Figure 4.

HIV post-entry process and replication in Th17 cells. Th17 cells and HIV have different interactions (activating in black arrows and inhibiting in red arrows) to promote HIV replication in these cells. (A) In the mTOR pathway: at an early stage of the infection, HIV stops the autophagy mechanism directed by mTORc1 to block the elimination of invading viruses. At a later stage, HIV interacts with mTORc1 to hijack the autophagy mechanism to help form new viruses.
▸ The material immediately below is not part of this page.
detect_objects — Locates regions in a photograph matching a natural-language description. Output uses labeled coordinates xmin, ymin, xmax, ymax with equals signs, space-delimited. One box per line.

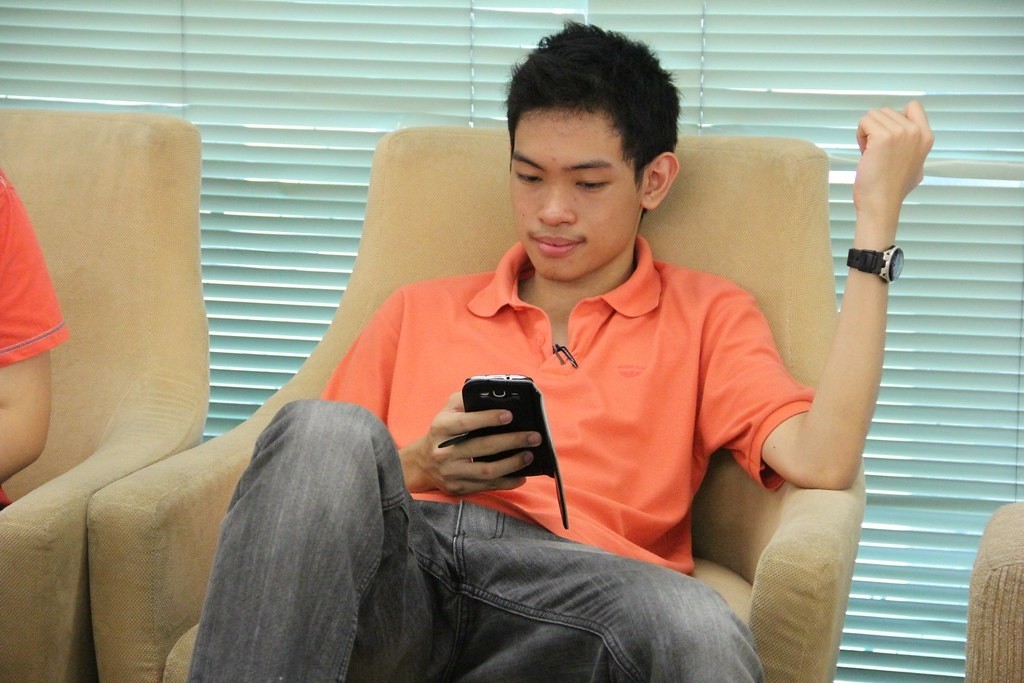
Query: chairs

By interacting with HIV or its proteins (Env, Tat, or Nef), mTORc1 also increases Th17 proliferation, HIV protein production, HIV replication, and latency. (B) by interaction with NF-κB: increased production of TNFα and TLR2 ligation increase in Th17 cells NF-κB translocation and activity, leading to increased HIV replication. Increased NF-κB activity also increases the activity of the mTORc1 pathway and the activation and survival of T cells. (C) Th17 cells exhibit Vif-mediated degradation of the HIV restriction factor, APOBEC3G. (D) SAMHD1 and Grb2 are downregulated in Th17 cells, allowing increased HIV transactivation and replication. (E) RNase2, RNAse3, and RNAse6 genes known to inhibit viral replication are downregulated in Th17 cells.